My grandparents have been gone for more than half my life – my mother’s parents, that is. Both of my father’s parents died when he was a boy.
Like so many things, grandparents are wasted on the young. It’s only as an adult that I recognize the lost opportunities to learn from them. To hear their stories. To ask the questions about life – and their lives — a child doesn’t dare or even know to ask. If we see our grandparents frequently, as I did, we take them for granted and find it hard to picture them as anything other than as they are.
The answers would have been sanitized for my little ears regardless. I know that my grandmother was the most beautiful girl in their community and, in 1916, when they married, my grandfather was the most eligible bachelor around — handsome, with a good job, an automobile and a reputation as a solid, hard-working man. He was nearly 10 years older.

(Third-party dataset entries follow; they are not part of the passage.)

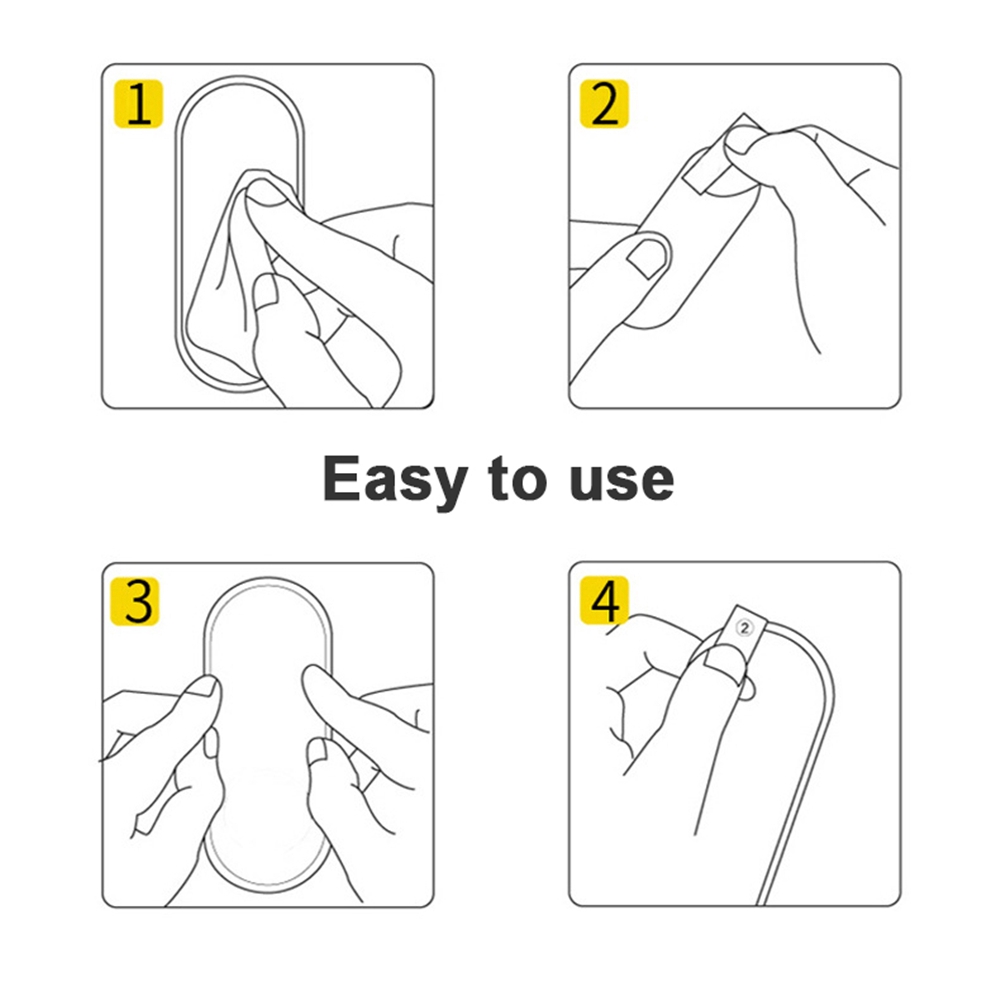 1

2

Easy to use

3

4

2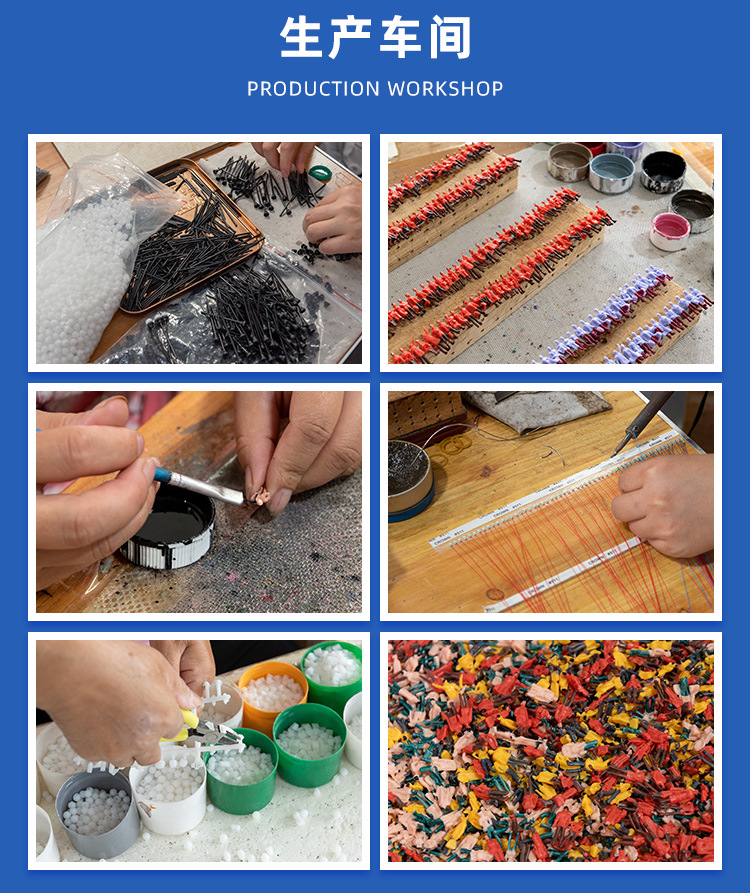 生产车间

PRODUCTION WORKSHOP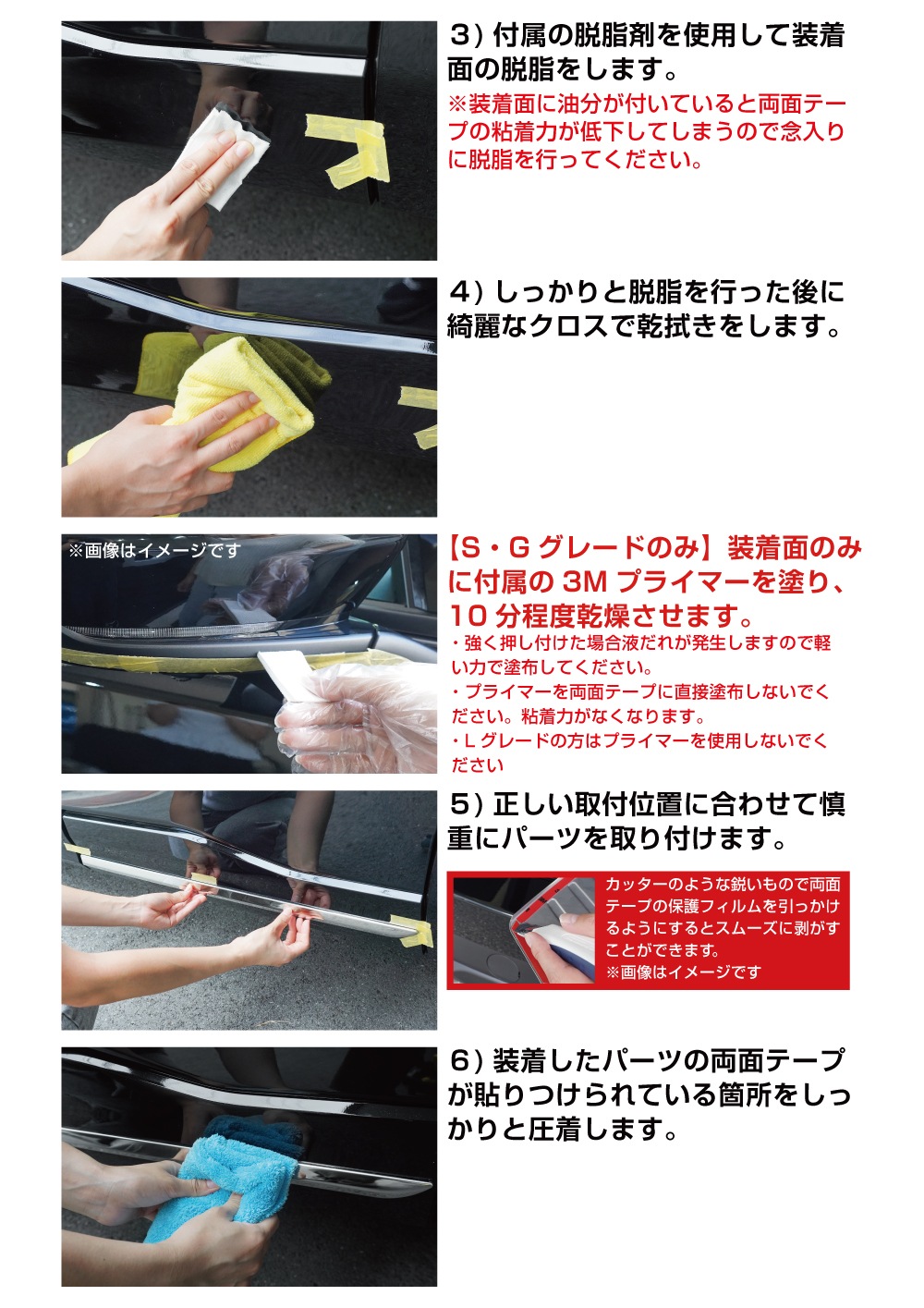 3）付属の脱脂剤を使用して装着面の脱脂をします。

※装着面に油分が付いていると両面テープの粘着力が低下してしまうので念入りに脱脂を行ってください。

4）しっかりと脱脂を行った後に綺麗なクロスで乾拭きをします。

※画像はイメージです

【S・G グレードのみ】装着面のみに付属の 3M プライマーを塗り、10 分程度乾燥させます。

・強く押し付けた場合液だれが発生しますので軽い力で塗布してください。
・プライマーを両面テープに直接塗布しないでください。粘着力がなくなります。
・L グレードの方はプライマーを使用しないでください

5）正しい取付位置に合わせて慎重にパーツを取り付けます。

カッターのような鋭いもので両面テープの保護フィルムを引っかけるようにするとスムーズに剥がすことができます。
※画像はイメージです

6）装着したパーツの両面テープが貼りつけられている箇所をしっかりと圧着します。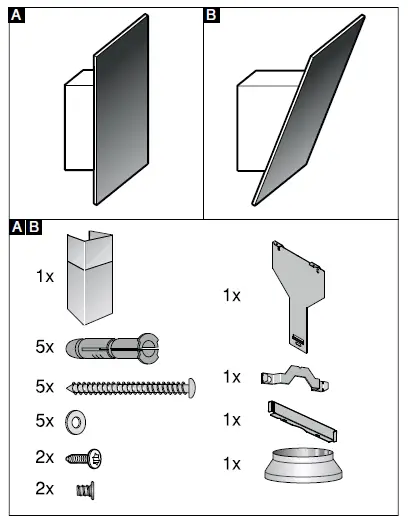 A

B

A B

1x

5x

5x

5x

2x

2x

1x

1x

1x

1x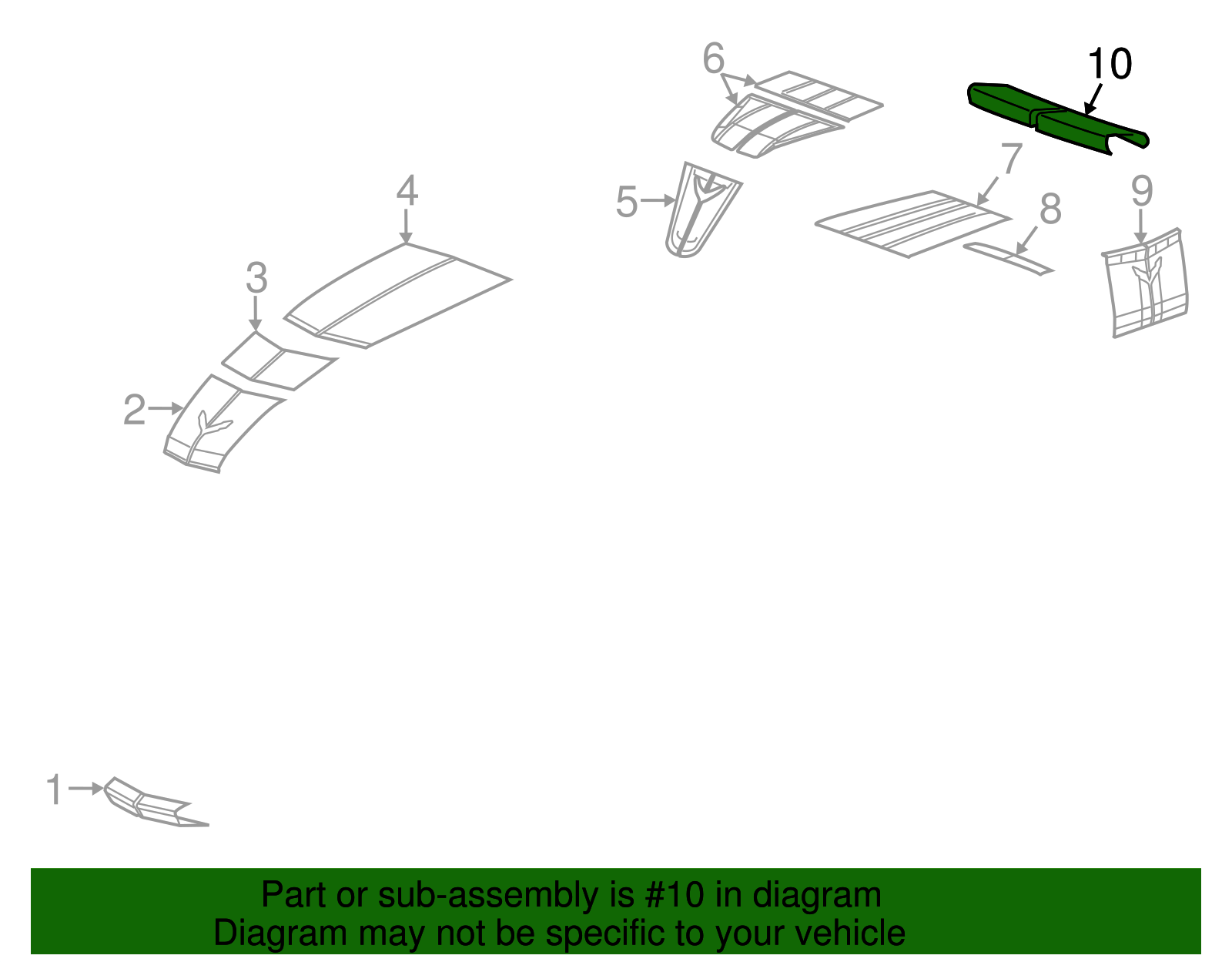 6

10

4

5

7

8

9

3

2

1

Part or sub-assembly is #10 in diagram
Diagram may not be specific to your vehicle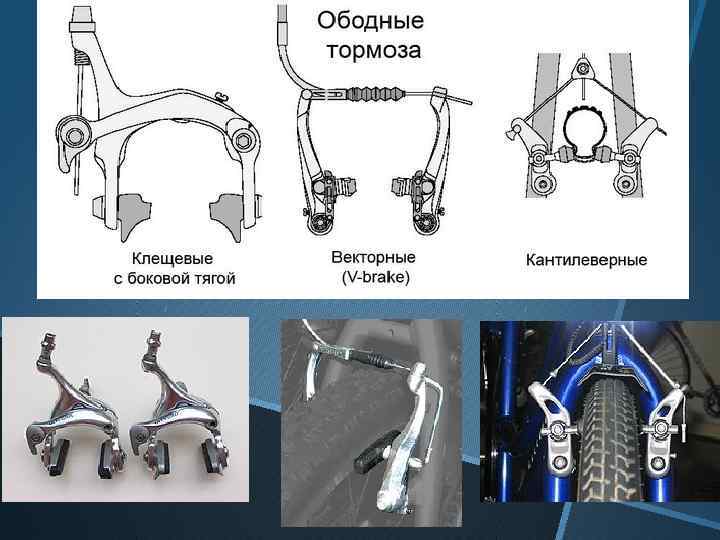 Ободные тормоза

Клещевые с боковой тягой

Векторные (V-brake)

Кантилеверные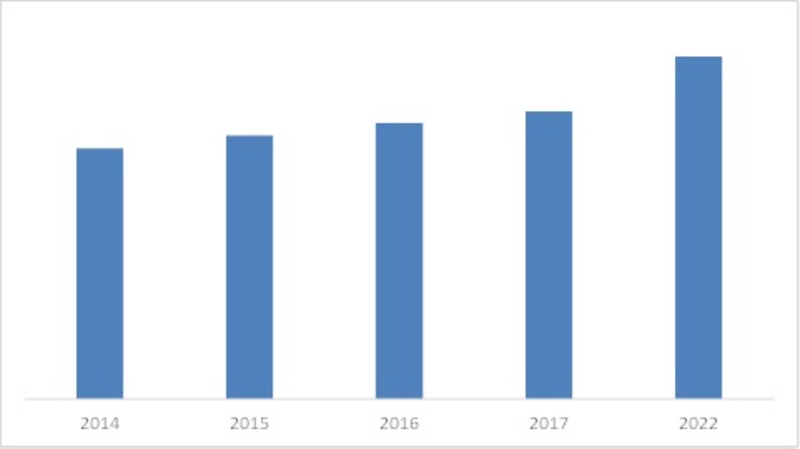 2014 2015 2016 2017 2022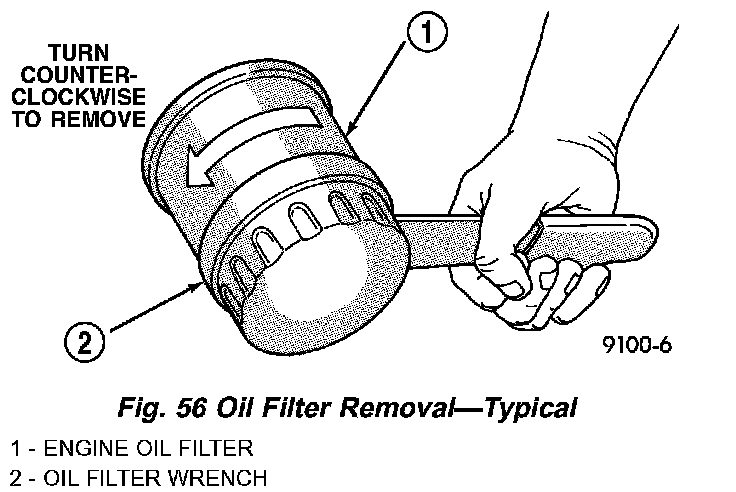 TURN COUNTER-CLOCKWISE TO REMOVE

1

2

9100-6

Fig. 56 Oil Filter Removal—Typical

1 - ENGINE OIL FILTER
2 - OIL FILTER WRENCH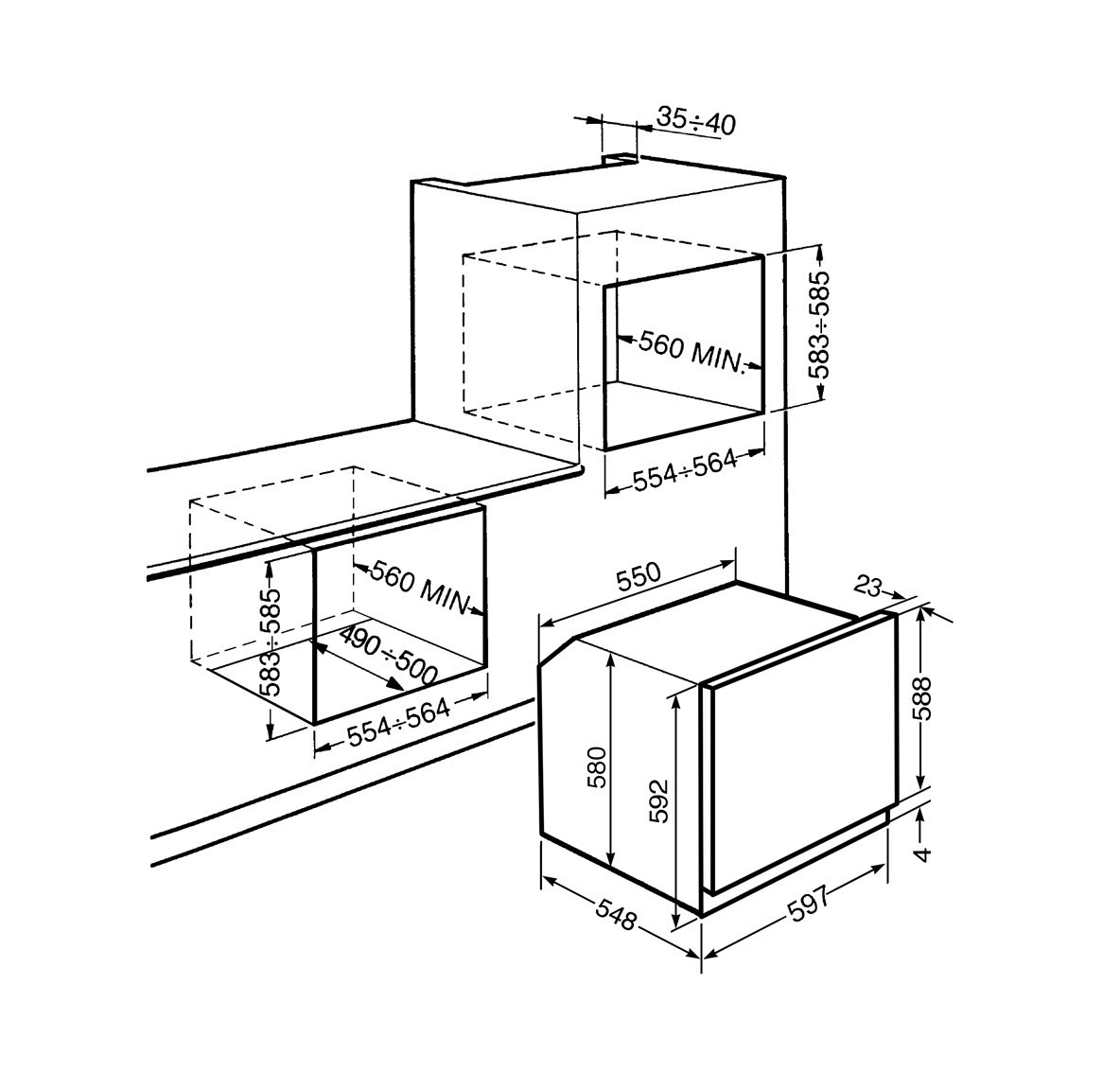 35÷40

583÷585

560 MIN.

554÷564

560 MIN.

583÷585

490÷500

554÷564

550

23

588

580

592

4

548

597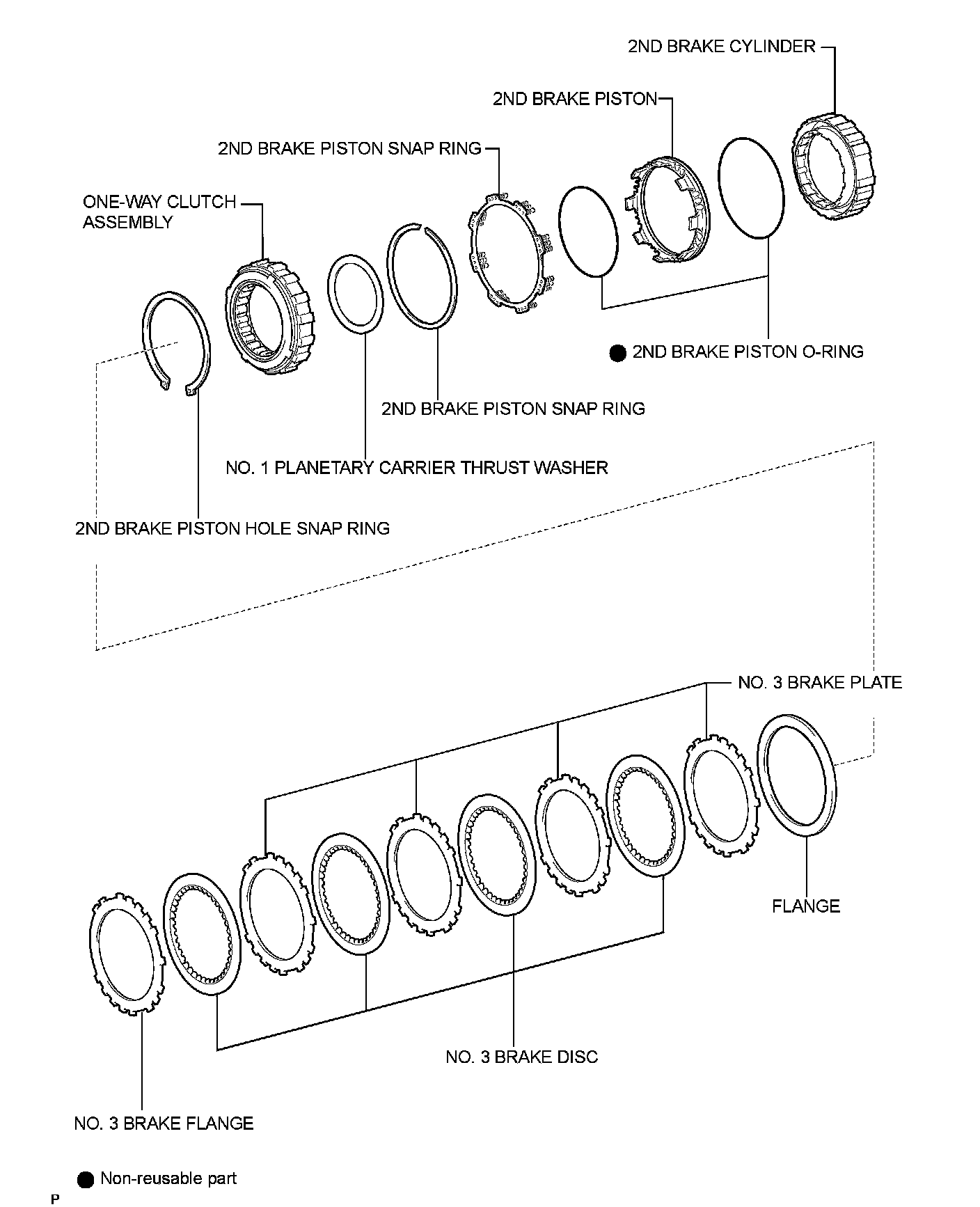 2ND BRAKE CYLINDER

2ND BRAKE PISTON

2ND BRAKE PISTON SNAP RING

ONE-WAY CLUTCH ASSEMBLY

● 2ND BRAKE PISTON O-RING

2ND BRAKE PISTON SNAP RING

NO. 1 PLANETARY CARRIER THRUST WASHER

2ND BRAKE PISTON HOLE SNAP RING

NO. 3 BRAKE PLATE

FLANGE

NO. 3 BRAKE DISC

NO. 3 BRAKE FLANGE

● Non-reusable part

P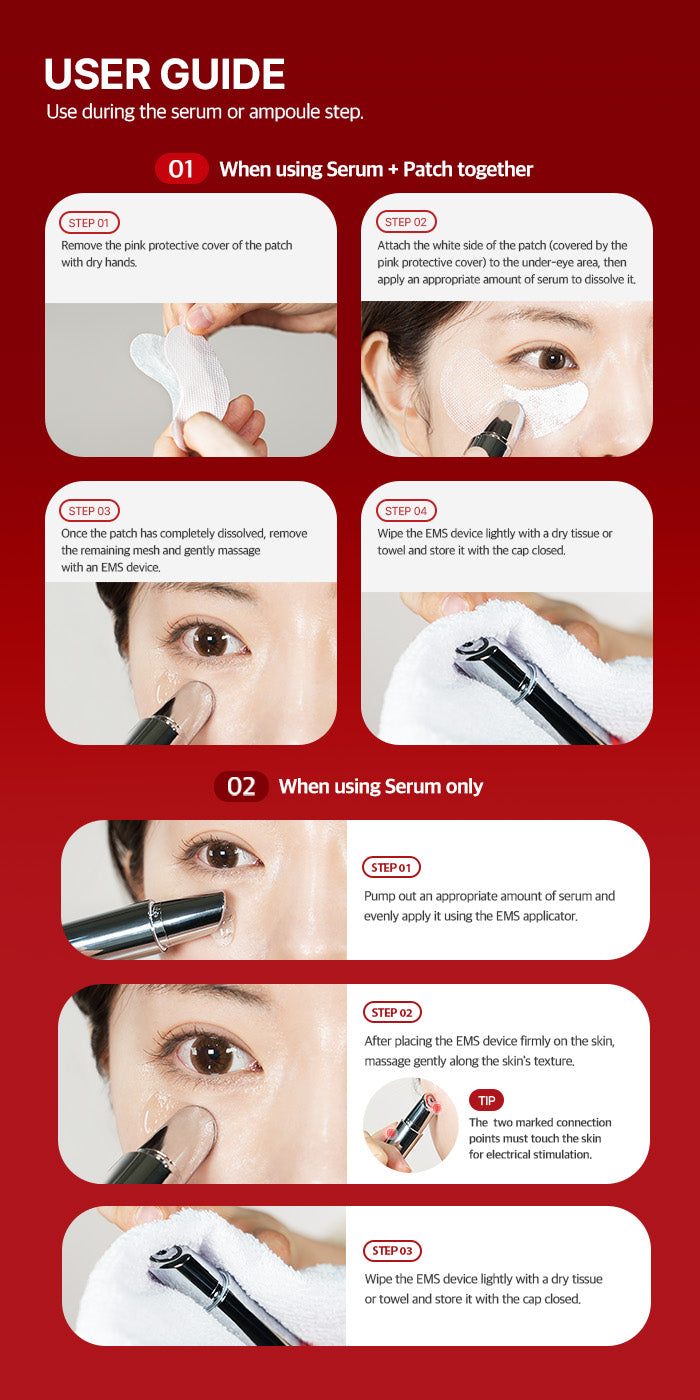 USER GUIDE
Use during the serum or ampoule step.

01 When using Serum + Patch together

STEP 01
Remove the pink protective cover of the patch with dry hands.

STEP 02
Attach the white side of the patch (covered by the pink protective cover) to the under-eye area, then apply an appropriate amount of serum to dissolve it.

STEP 03
Once the patch has completely dissolved, remove the remaining mesh and gently massage with an EMS device.

STEP 04
Wipe the EMS device lightly with a dry tissue or towel and store it with the cap closed.

02 When using Serum only

STEP 01
Pump out an appropriate amount of serum and evenly apply it using the EMS applicator.

STEP 02
After placing the EMS device firmly on the skin, massage gently along the skin's texture.

TIP
The two marked connection points must touch the skin for electrical stimulation.

STEP 03
Wipe the EMS device lightly with a dry tissue or towel and store it with the cap closed.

She had a high school education, rare for the time, while he had started in the local coal mines at the age of 10. A strict teetotaler, she belonged to her church’s temperance union chapter. He liked to slip away for a beer now and again.
(When I was little, sometimes on a Saturday afternoon, he’d take me to visit the big green parrot at Maggie’s while he indulged in just the one in the barroom next door to the bird’s living area . It was a three-way conspiracy, of course, an early version of “don’t ask, don’t tell,” since my grandmother knew where that Max the parrot lived.)
What must their first meeting have been like? I know where it happened – she was a clerk in the company store. But what did they say? She was a quiet woman when I knew her, and he was a man of few words. Both loved to read, so maybe he had come in to buy a magazine or a newspaper. More likely, he bought tobacco. He loved his pipe.
Did he sweep her off her feet or did he have to court her, slowly and patiently? Did he have to chase other suitors off or was she too aloof in her shyness and refined tastes to attract any? She frequently visited relatives in the big city, after all. Did she flirt with him? Is it even possible to imagine two such reserved people flirting?
What did their families think of this marriage between an English immigrant’s town-dwelling son and the daughter of a German-American carpenter/farmer? His father left Yorkshire in the 1870s to settle in western Pennsylvania. Her grandfather, though born in Prussia, had enlisted in the Union Army and was a local Civil War hero.
I don’t know the answers, so I invent stories about their lives based on the few “facts” and fading photos I have. For the next few weeks, I’m going to pose the questions I never got to ask and share some of their stories here.
I’d love to hear your stories as well.